WHAT YOU SHOULD DO
What you hand back must match the records word for word, with no pictures.

(Collected data)
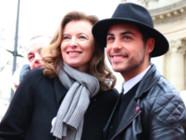 Valérie Trierweiler et Alban Bartoli ont donné de la voix pour le Secours Populaire dimanche 21 décembre sur les Champs-Elysées.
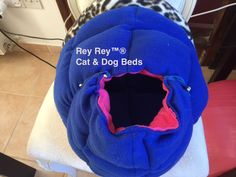 Playhouse/Bed for your smallest pet Playhouse Bed, Dog Beds, Play Houses, Baby Car Seats, Sewing Patterns, Children, Cats, Young Children, Boys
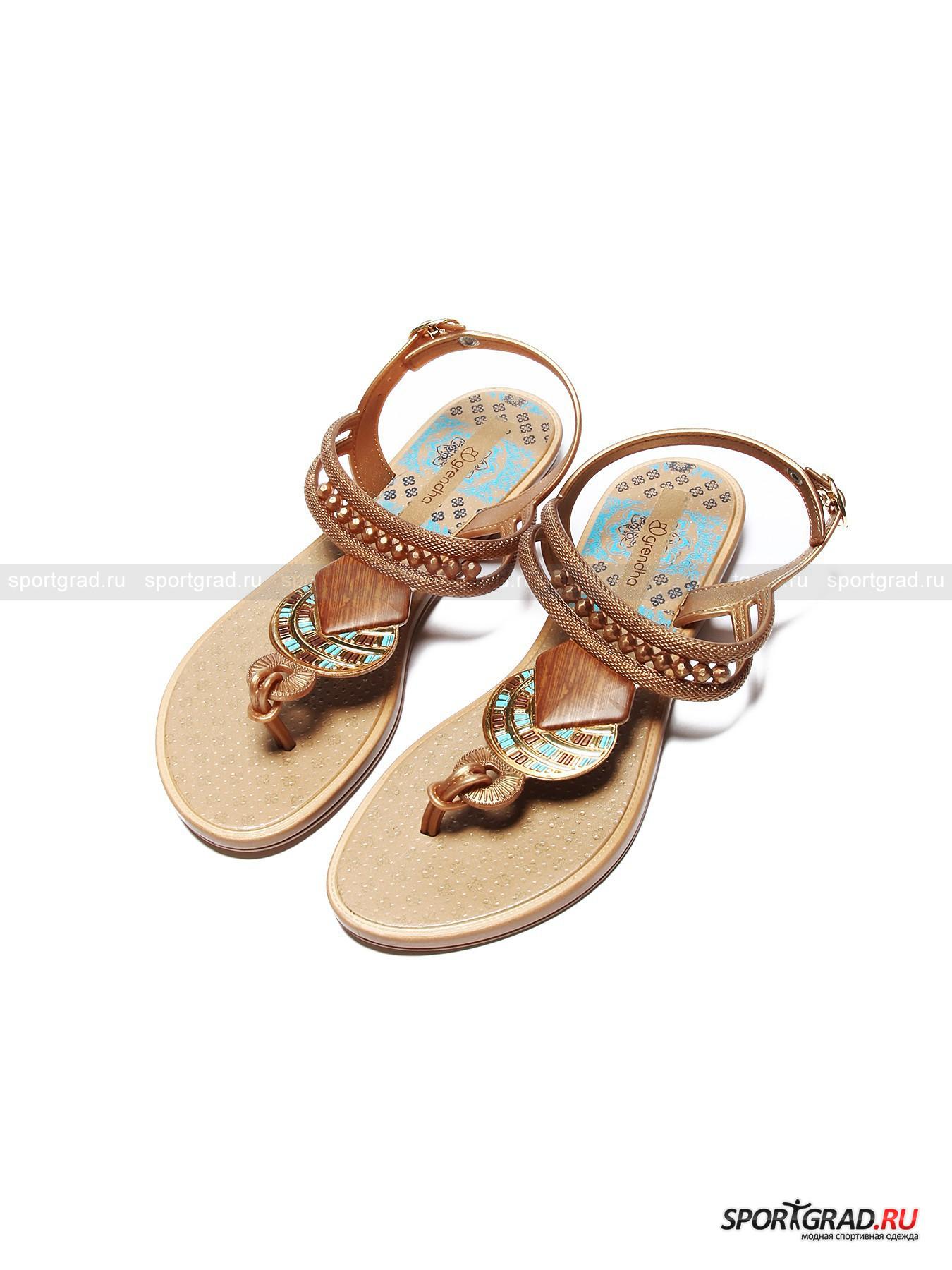 Сандалии женские Tribal Sandal  GRENDHAСандалии<br>Очаровательные сандалии с «восточными» элементами дизайна Tribal Sandal Grendha выступают в первую очередь в качестве пляжной обуви, но вполне подойдут и для ношения в городе в жаркую погоду. Они изготовлены из высококачественного синтетического материала, полученного из вторсырья, что несомненно придется по вкусу всем, кто заботится об экологии планеты. Материал этот гибок, эластичен, комфортен в носке и не боится воды.<br>Особенности модели:<br>- объем ремешка на щиколотке регулируется;<br>- подошва гибкая и не совсем плоская – есть небольшой каблучок;<br>- декоративные элементы сияют на свету.<br><br>Пол: Женский<br>Возраст: Взрослый<br>Тип: Сандалии<br>Рекомендации по уходу: Мыть водой с мягким чистящим средством.<br>Состав: Синтетические материалы.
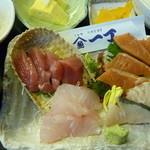 魚や一丁 - 本日のお刺身定食 税込880円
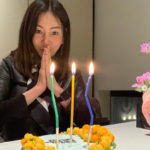 "<span class=""title"">女優ファン・シネ、58回目の誕生日…信じられない童顔美貌</span>"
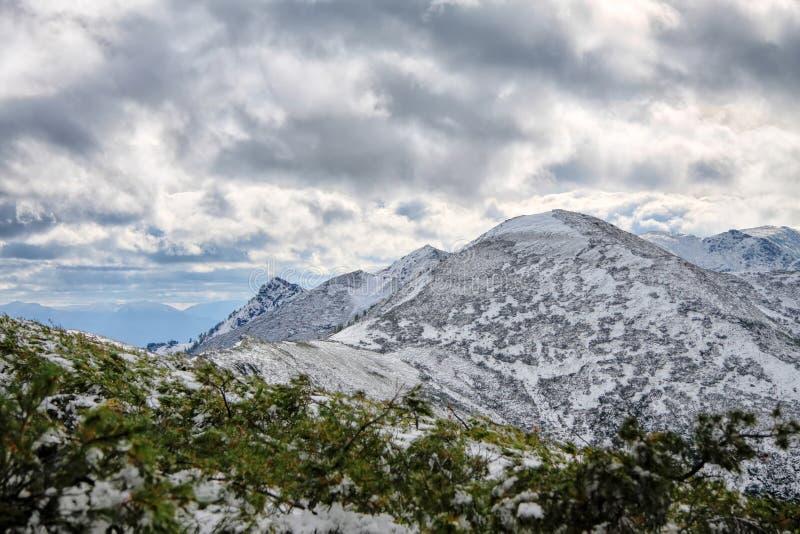 Vista asombrosa a las montañas nevosas fotos de archivo libres de regalías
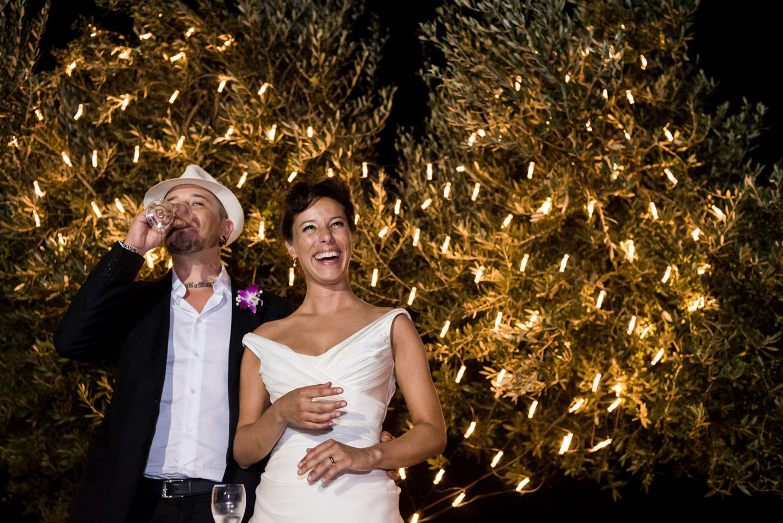 fotografia-sposi-lucine-cuore-brindisi-sorriso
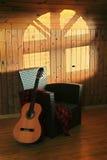 藤茎椅子和吉他 库存照片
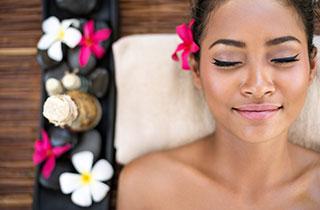 Moringaöl - Altes Kosmetikwunder neu entdeckt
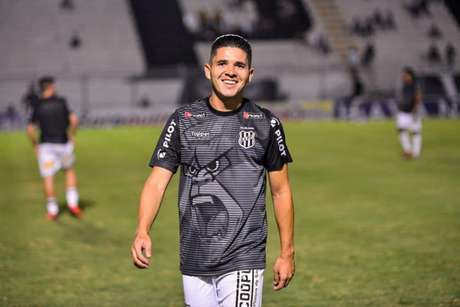 Diego Renan é lateral da Ponte Preta (Foto: Divulgação)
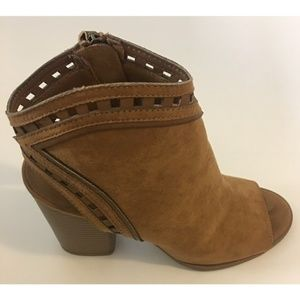 Shoes - 🎉SALE🎉 NWOT brown booties with a peep toe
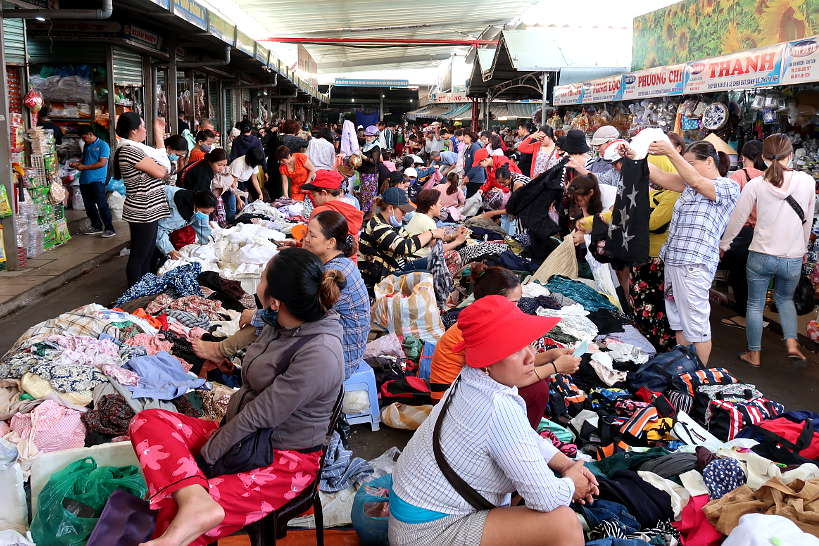 Clothes Resale at Cho Con Market Danang by Authentic Food Quest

RESPONSE FOR THIS EXERCISE
 Valérie Trierweiler et Alban Bartoli ont donné de la voix pour le Secours Populaire dimanche 21 décembre sur les Champs-Elysées.
 Playhouse/Bed for your smallest pet Playhouse Bed, Dog Beds, Play Houses, Baby Car Seats, Sewing Patterns, Children, Cats, Young Children, Boys
 Сандалии женские Tribal Sandal  GRENDHAСандалии<br>Очаровательные сандалии с «восточными» элементами дизайна Tribal Sandal Grendha выступают в первую очередь в качестве пляжной обуви, но вполне подойдут и для ношения в городе в жаркую погоду. Они изготовлены из высококачественного синтетического материала, полученного из вторсырья, что несомненно придется по вкусу всем, кто заботится об экологии планеты. Материал этот гибок, эластичен, комфортен в носке и не боится воды.<br>Особенности модели:<br>- объем ремешка на щиколотке регулируется;<br>- подошва гибкая и не совсем плоская – есть небольшой каблучок;<br>- декоративные элементы сияют на свету.<br><br>Пол: Женский<br>Возраст: Взрослый<br>Тип: Сандалии<br>Рекомендации по уходу: Мыть водой с мягким чистящим средством.<br>Состав: Синтетические материалы.
 魚や一丁 - 本日のお刺身定食 税込880円
 "<span class=""title"">女優ファン・シネ、58回目の誕生日…信じられない童顔美貌</span>"
 Vista asombrosa a las montañas nevosas fotos de archivo libres de regalías
 fotografia-sposi-lucine-cuore-brindisi-sorriso
 藤茎椅子和吉他 库存照片
 Moringaöl - Altes Kosmetikwunder neu entdeckt
 Diego Renan é lateral da Ponte Preta (Foto: Divulgação)
 Shoes - 🎉SALE🎉 NWOT brown booties with a peep toe
 Clothes Resale at Cho Con Market Danang by Authentic Food Quest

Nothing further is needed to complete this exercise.